======== TEXTE FOURNI ========

6Participer à la culture sportive suppose une insertion économique et sociale : les sportifs déclarant les revenus les plus bas sont relativement plus nombreux à ne jamais faire aucune de ces activités d’accompagnement de la pratique, si ce n’est regarder le sport à la télévision.
7Les sportifs de 15 à 19 ans sont de gros consommateurs de culture sportive, puis la consommation baisse assez sensiblement à partir de 20 ans, si ce n’est pour regarder le sport à la télévision ou lire la rubrique sportive d’un quotidien généraliste. Participer à la culture sportive suppose un bagage culturel minimum : il faut déclarer un diplôme, mais au moins égal au brevet des collèges.
8Par contre, plus les sportifs sont diplômés, moins ils accompagnent leur pratique physique ou sportive de la lecture d’un quotidien sportif ou du spectacle du sport à la télévision. Les plus sportifs du point de vue de la culture d’accompagnement sont les ouvriers, artisans et petits commerçants (TA 43) : ils sont en proportion plus nombreux à lire, regarder, assister régulièrement ou de temps en temps. Se dessine ainsi une carte de la culture sportive supposant une participation sociale minimum en terme de revenus et de diplômes, mais opposant les groupes selon la place qu’ils attribuent à cette culture : une importance certaine pour la partie la plus populaire de cette population, une relativisation non moins affirmée pour les groupes mieux dotés en capital culturel.

======== DONNÉES EXTRAITES ========

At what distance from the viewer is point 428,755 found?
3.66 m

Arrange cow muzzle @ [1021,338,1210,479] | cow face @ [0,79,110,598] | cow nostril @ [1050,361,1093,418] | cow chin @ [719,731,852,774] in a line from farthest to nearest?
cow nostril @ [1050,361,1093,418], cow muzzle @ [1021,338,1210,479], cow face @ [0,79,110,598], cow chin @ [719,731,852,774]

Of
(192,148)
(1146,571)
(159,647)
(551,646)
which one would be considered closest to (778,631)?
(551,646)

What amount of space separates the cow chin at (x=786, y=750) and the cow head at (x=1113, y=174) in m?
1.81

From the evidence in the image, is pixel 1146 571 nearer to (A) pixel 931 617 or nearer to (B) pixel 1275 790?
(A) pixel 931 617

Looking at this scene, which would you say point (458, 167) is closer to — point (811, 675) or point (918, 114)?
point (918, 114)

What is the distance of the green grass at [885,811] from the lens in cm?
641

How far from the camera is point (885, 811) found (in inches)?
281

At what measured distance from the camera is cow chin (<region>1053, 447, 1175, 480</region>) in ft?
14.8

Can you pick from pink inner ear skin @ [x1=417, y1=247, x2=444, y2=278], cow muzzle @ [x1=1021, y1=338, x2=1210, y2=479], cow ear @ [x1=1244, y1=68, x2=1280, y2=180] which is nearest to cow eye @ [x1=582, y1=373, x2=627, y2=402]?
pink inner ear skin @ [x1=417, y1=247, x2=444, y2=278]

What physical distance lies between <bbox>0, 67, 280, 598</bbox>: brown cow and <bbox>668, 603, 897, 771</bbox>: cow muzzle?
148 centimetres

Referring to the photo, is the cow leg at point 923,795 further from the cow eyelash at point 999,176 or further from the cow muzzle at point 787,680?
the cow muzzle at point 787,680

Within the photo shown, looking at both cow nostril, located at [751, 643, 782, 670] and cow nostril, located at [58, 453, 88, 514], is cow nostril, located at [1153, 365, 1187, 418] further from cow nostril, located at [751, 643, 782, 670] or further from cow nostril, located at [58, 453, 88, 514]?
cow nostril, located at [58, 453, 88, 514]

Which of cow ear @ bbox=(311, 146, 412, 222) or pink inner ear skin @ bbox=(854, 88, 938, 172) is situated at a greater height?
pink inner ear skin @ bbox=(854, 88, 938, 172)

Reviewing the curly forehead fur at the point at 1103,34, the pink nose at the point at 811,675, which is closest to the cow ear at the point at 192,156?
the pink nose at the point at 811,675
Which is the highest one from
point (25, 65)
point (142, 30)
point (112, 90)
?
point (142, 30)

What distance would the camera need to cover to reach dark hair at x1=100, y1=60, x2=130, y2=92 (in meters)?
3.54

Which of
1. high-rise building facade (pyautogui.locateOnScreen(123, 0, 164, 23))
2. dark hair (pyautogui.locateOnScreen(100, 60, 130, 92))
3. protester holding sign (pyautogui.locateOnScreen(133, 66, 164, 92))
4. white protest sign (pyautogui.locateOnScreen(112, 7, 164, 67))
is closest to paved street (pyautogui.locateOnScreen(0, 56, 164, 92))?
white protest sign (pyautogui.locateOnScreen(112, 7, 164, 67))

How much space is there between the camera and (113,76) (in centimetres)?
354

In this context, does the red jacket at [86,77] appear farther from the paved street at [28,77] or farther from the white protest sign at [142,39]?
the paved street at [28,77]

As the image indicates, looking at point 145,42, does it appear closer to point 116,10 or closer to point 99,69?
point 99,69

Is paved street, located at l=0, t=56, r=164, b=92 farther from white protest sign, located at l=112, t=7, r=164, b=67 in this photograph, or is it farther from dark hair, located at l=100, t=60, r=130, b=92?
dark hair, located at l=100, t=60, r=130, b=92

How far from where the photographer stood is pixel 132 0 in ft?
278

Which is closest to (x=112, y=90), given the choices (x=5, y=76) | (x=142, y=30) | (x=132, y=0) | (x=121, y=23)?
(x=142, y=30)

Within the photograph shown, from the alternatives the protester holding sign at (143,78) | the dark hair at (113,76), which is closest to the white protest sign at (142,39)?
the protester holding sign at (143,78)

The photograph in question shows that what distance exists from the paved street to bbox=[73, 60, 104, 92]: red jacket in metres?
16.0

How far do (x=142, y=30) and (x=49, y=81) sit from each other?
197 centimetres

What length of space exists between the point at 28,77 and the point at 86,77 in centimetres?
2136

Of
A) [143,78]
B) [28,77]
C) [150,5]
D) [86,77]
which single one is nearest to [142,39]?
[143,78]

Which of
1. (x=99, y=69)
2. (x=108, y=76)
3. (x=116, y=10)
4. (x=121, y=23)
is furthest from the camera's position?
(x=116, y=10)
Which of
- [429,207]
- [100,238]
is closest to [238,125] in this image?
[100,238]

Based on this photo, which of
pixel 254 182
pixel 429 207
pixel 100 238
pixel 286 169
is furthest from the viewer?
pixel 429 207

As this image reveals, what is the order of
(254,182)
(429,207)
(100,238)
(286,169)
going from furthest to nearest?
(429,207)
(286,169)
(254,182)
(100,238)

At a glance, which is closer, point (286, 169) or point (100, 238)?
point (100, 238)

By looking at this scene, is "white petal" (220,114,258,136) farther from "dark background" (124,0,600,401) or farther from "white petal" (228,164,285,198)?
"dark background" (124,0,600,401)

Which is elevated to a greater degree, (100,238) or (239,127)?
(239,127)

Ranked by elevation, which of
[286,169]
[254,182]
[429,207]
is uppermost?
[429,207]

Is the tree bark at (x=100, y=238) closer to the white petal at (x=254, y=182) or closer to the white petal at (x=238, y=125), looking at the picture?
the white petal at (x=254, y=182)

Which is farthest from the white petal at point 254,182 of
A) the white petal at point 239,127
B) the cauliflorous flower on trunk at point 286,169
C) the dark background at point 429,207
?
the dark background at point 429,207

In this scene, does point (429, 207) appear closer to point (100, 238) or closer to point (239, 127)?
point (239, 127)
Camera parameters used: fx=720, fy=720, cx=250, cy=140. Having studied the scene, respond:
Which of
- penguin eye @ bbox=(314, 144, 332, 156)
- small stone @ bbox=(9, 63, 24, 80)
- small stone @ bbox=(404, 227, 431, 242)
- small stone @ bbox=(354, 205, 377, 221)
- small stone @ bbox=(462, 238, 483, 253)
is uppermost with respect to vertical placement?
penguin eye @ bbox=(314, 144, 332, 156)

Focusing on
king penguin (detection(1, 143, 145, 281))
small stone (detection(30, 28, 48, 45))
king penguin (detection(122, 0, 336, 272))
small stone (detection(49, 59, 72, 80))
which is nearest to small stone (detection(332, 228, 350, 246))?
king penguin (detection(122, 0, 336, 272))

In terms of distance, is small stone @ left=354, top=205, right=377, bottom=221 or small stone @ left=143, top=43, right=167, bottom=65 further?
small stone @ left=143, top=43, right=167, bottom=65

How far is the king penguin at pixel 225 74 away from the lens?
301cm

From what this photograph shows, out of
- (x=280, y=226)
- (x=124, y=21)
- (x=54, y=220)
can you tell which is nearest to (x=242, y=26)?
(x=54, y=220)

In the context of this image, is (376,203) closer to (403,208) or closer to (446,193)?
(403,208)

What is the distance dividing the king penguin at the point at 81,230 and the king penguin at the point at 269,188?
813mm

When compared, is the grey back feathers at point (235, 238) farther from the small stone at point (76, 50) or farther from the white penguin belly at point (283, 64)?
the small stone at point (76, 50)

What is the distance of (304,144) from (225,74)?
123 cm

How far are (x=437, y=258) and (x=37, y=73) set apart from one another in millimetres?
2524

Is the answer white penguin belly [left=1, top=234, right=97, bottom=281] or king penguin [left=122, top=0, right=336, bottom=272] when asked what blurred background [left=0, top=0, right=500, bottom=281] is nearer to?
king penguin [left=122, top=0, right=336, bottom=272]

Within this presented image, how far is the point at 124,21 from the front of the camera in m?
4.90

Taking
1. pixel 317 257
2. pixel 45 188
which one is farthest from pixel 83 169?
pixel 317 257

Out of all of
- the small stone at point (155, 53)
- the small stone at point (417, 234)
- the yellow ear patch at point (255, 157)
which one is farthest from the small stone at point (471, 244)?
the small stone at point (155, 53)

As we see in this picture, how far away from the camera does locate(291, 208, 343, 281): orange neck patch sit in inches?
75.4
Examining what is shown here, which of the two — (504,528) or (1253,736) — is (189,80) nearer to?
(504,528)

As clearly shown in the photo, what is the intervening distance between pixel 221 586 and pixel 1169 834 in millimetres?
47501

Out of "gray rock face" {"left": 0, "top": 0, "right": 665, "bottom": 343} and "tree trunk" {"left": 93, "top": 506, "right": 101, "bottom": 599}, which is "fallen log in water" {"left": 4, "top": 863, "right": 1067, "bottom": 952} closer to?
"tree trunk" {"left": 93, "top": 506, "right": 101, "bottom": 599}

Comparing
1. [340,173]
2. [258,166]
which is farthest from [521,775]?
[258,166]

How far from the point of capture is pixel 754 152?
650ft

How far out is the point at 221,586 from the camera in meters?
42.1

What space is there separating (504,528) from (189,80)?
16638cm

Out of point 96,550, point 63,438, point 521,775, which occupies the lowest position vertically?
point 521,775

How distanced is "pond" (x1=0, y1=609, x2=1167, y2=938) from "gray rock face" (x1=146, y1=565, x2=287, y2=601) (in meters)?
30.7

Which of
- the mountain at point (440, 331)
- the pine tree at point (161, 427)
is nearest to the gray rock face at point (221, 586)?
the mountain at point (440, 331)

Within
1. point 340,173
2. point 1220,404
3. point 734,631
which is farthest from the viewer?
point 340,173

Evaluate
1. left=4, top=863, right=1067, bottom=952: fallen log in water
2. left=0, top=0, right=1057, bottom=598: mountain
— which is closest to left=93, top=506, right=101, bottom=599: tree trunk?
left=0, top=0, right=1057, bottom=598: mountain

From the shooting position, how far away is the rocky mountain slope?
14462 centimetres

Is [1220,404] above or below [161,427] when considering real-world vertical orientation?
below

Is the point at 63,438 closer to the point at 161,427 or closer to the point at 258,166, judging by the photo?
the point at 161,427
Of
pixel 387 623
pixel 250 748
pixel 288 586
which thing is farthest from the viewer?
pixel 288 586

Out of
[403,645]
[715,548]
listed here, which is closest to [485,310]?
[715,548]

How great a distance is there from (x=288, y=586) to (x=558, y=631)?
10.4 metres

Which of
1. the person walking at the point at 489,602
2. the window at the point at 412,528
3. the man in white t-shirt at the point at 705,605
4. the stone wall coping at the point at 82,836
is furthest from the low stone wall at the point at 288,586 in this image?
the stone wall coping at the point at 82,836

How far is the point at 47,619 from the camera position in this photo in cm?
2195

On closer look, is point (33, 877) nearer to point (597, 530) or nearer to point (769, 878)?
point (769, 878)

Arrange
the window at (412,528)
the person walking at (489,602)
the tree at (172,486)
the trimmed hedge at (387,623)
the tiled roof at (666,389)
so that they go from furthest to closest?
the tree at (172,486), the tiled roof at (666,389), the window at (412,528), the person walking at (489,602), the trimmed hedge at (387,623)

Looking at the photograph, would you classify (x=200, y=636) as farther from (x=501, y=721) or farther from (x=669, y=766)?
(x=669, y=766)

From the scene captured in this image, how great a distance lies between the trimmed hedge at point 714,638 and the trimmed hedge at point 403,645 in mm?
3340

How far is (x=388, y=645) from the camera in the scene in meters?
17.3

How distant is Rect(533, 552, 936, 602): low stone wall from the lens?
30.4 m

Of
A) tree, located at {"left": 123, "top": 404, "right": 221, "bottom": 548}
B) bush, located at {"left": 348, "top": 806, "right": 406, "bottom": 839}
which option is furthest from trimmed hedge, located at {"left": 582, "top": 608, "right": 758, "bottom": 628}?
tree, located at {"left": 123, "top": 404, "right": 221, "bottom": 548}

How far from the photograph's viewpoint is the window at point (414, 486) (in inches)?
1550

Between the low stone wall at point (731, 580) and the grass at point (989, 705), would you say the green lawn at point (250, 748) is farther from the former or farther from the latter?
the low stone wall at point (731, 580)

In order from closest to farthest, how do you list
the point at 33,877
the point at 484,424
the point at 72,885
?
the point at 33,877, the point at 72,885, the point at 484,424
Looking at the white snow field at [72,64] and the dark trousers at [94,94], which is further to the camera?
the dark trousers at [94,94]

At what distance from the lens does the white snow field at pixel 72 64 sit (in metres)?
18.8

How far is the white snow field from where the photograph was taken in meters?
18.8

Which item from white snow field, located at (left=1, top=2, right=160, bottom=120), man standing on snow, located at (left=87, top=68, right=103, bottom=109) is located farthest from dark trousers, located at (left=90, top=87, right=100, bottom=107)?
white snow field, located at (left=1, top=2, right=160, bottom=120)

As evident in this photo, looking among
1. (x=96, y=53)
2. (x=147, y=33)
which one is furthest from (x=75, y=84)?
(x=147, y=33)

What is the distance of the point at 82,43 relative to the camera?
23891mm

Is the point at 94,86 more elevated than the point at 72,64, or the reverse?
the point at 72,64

========

TÂCHES À RÉALISER:
1. Selon le texte sur la culture sportive, quels groupes sont les plus sportifs du point de vue de la culture d'accompagnement ?
2. Résumez le texte sur la culture sportive en deux phrases.

SOLUTIONS COMPLÈTES:
1. Les ouvriers, les artisans et les petits commerçants.

2. Participer à la culture sportive suppose un minimum de revenus et un diplôme au moins égal au brevet des collèges, et les sportifs de 15 à 19 ans en sont de gros consommateurs avant une baisse à partir de 20 ans. Cette culture compte beaucoup pour la partie la plus populaire des sportifs, notamment les ouvriers, artisans et petits commerçants, tandis que les groupes mieux dotés en capital culturel la relativisent.